▶ _Text to read_
START

17 futurist jumpsuit

Speaking of 7 billion, another anti-fashion silhouette that is fun to consider is the idea of Normcore. Nothing illustrates the breakdown of silhouette-based symbolism better. All silhouettes now are layered with contradictory meanings, and the media environment is so dispersed, there’s no way a single look could ever have the impact of Dior’s 1947 “Bar” ensemble. The subversion of the idea of “normal” is very timely in the light of questioning the value of beauty ideals.

Still, it is a manifesto-based trend and as such is reactionary against the fundamental precept of fashion – that we wear clothing in order to appear better than other people. It reminds me of the Italian Futurist movement, which also proposed an anti-fashion silhouette – T-shaped jumpsuits – as a way of liberating humanity from the tyranny of trends. This kind of attitude can only be taken seriously by the very young and idealistic – everyone else has acquiesced to the inevitability of our animal instincts over-riding our intellectual ability to reject fashion. Ultimately, no academic manifesto has ever successfully launched a lasting trend.

END

(Recorded data)
START

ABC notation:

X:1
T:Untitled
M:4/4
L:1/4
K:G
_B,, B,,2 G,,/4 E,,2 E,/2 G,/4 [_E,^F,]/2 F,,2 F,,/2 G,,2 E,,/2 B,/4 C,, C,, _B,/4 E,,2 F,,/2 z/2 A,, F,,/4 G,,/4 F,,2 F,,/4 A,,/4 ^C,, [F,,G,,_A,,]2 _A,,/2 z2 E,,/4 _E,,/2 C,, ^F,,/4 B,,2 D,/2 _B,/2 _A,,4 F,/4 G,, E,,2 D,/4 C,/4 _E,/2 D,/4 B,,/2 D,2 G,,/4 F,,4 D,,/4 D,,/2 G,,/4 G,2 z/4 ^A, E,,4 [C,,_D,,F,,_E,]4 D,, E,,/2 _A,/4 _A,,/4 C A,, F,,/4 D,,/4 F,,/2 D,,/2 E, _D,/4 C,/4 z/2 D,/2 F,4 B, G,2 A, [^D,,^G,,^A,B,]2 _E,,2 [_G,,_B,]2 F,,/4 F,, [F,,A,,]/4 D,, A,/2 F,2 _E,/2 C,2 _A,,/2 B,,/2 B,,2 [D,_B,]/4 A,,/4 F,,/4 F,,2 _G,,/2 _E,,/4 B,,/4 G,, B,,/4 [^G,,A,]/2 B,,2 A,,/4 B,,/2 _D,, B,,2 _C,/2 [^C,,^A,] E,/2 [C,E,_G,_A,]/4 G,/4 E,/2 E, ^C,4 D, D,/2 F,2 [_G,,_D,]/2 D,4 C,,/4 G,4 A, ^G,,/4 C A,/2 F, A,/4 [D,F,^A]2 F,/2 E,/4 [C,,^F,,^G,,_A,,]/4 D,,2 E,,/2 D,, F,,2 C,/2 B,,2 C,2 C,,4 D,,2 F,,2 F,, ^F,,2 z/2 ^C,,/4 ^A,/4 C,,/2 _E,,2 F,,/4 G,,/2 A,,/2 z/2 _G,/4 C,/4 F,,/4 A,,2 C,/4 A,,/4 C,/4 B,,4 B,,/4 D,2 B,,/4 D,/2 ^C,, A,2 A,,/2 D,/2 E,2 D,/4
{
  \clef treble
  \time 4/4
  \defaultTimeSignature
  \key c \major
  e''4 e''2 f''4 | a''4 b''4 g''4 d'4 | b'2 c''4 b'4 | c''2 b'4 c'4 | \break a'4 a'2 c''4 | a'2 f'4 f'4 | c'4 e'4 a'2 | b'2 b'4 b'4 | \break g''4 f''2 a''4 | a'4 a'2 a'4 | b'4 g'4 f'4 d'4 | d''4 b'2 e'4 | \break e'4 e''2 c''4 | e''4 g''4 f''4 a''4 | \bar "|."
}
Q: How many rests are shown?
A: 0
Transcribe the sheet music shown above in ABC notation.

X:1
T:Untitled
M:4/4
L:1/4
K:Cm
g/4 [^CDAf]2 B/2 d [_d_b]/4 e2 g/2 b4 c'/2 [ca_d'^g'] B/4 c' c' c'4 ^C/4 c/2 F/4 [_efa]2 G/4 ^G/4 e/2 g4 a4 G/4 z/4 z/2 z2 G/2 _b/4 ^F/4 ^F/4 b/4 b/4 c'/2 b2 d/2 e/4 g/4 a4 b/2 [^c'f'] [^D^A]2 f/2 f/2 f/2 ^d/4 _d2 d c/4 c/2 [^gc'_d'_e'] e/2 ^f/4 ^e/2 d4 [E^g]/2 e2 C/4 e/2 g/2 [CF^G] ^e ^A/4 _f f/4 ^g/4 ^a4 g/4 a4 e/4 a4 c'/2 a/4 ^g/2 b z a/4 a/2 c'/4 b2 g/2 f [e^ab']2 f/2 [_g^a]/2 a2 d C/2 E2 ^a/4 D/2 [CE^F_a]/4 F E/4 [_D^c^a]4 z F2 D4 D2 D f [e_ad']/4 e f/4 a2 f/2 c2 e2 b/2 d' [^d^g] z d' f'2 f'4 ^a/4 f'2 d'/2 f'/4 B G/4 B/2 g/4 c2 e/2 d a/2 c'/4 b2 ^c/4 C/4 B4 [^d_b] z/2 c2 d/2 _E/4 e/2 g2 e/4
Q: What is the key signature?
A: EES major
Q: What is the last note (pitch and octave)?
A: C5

END

▶ _Task requirements_
1. Reproduce all of the records above, every line and character unchanged.
2. Carry on the text about Normcore and the Futurist jumpsuit, starting after its final sentence.

▶ _Results of the exercise_
1.
ABC notation:

X:1
T:Untitled
M:4/4
L:1/4
K:G
_B,, B,,2 G,,/4 E,,2 E,/2 G,/4 [_E,^F,]/2 F,,2 F,,/2 G,,2 E,,/2 B,/4 C,, C,, _B,/4 E,,2 F,,/2 z/2 A,, F,,/4 G,,/4 F,,2 F,,/4 A,,/4 ^C,, [F,,G,,_A,,]2 _A,,/2 z2 E,,/4 _E,,/2 C,, ^F,,/4 B,,2 D,/2 _B,/2 _A,,4 F,/4 G,, E,,2 D,/4 C,/4 _E,/2 D,/4 B,,/2 D,2 G,,/4 F,,4 D,,/4 D,,/2 G,,/4 G,2 z/4 ^A, E,,4 [C,,_D,,F,,_E,]4 D,, E,,/2 _A,/4 _A,,/4 C A,, F,,/4 D,,/4 F,,/2 D,,/2 E, _D,/4 C,/4 z/2 D,/2 F,4 B, G,2 A, [^D,,^G,,^A,B,]2 _E,,2 [_G,,_B,]2 F,,/4 F,, [F,,A,,]/4 D,, A,/2 F,2 _E,/2 C,2 _A,,/2 B,,/2 B,,2 [D,_B,]/4 A,,/4 F,,/4 F,,2 _G,,/2 _E,,/4 B,,/4 G,, B,,/4 [^G,,A,]/2 B,,2 A,,/4 B,,/2 _D,, B,,2 _C,/2 [^C,,^A,] E,/2 [C,E,_G,_A,]/4 G,/4 E,/2 E, ^C,4 D, D,/2 F,2 [_G,,_D,]/2 D,4 C,,/4 G,4 A, ^G,,/4 C A,/2 F, A,/4 [D,F,^A]2 F,/2 E,/4 [C,,^F,,^G,,_A,,]/4 D,,2 E,,/2 D,, F,,2 C,/2 B,,2 C,2 C,,4 D,,2 F,,2 F,, ^F,,2 z/2 ^C,,/4 ^A,/4 C,,/2 _E,,2 F,,/4 G,,/2 A,,/2 z/2 _G,/4 C,/4 F,,/4 A,,2 C,/4 A,,/4 C,/4 B,,4 B,,/4 D,2 B,,/4 D,/2 ^C,, A,2 A,,/2 D,/2 E,2 D,/4
{
  \clef treble
  \time 4/4
  \defaultTimeSignature
  \key c \major
  e''4 e''2 f''4 | a''4 b''4 g''4 d'4 | b'2 c''4 b'4 | c''2 b'4 c'4 | \break a'4 a'2 c''4 | a'2 f'4 f'4 | c'4 e'4 a'2 | b'2 b'4 b'4 | \break g''4 f''2 a''4 | a'4 a'2 a'4 | b'4 g'4 f'4 d'4 | d''4 b'2 e'4 | \break e'4 e''2 c''4 | e''4 g''4 f''4 a''4 | \bar "|."
}
Q: How many rests are shown?
A: 0
Transcribe the sheet music shown above in ABC notation.

X:1
T:Untitled
M:4/4
L:1/4
K:Cm
g/4 [^CDAf]2 B/2 d [_d_b]/4 e2 g/2 b4 c'/2 [ca_d'^g'] B/4 c' c' c'4 ^C/4 c/2 F/4 [_efa]2 G/4 ^G/4 e/2 g4 a4 G/4 z/4 z/2 z2 G/2 _b/4 ^F/4 ^F/4 b/4 b/4 c'/2 b2 d/2 e/4 g/4 a4 b/2 [^c'f'] [^D^A]2 f/2 f/2 f/2 ^d/4 _d2 d c/4 c/2 [^gc'_d'_e'] e/2 ^f/4 ^e/2 d4 [E^g]/2 e2 C/4 e/2 g/2 [CF^G] ^e ^A/4 _f f/4 ^g/4 ^a4 g/4 a4 e/4 a4 c'/2 a/4 ^g/2 b z a/4 a/2 c'/4 b2 g/2 f [e^ab']2 f/2 [_g^a]/2 a2 d C/2 E2 ^a/4 D/2 [CE^F_a]/4 F E/4 [_D^c^a]4 z F2 D4 D2 D f [e_ad']/4 e f/4 a2 f/2 c2 e2 b/2 d' [^d^g] z d' f'2 f'4 ^a/4 f'2 d'/2 f'/4 B G/4 B/2 g/4 c2 e/2 d a/2 c'/4 b2 ^c/4 C/4 B4 [^d_b] z/2 c2 d/2 _E/4 e/2 g2 e/4
Q: What is the key signature?
A: EES major
Q: What is the last note (pitch and octave)?
A: C5

2.
18 tall hats big hair

The most straightforward way to use fashion to appear better than other people is to use fashion to look taller. Even in modern society, tall people enjoy all sorts of economic and sexual advantages – CEOs are statistically taller (and still referred to as “chiefs”) which shows that we really haven’t progressed much from more tribal societies where the largest man was often chief by default. Historically, people have increased their height with tall hats. Pointed hats indicate a direct connection with the divine – sort of an “I’m With Stupid” shirt for Godliness – like a steeple on a church. Abraham Lincoln, already a tall man, wore a very tall top hat. This made him stand out very visibly as a an obvious leader in the early days of photography.

Tall hair is also an option – think of the towering hairstyles of the Rococo or the hairspray-held bangs of the 1980s. Big hair, pretty obviously, is about big head and big egos – think “let them eat cake”, or “the me decade”.

19 heels and trainers

Now that people don’t wear tall hats or big hair as much, they get their extra status from tall shoes, which over the past decade have been getting ever taller. However, even the most fashionable people have a limit to the angle they can endure. High heels offer status at the price of mobility, and we’ve just entered a reactionary period. Designers like Marc Jacobs and Karl Lagerfeld have been offering couture trainers and flat-footed creepers, and suddenly short – and the ability to walk – seems far more elegant than tall.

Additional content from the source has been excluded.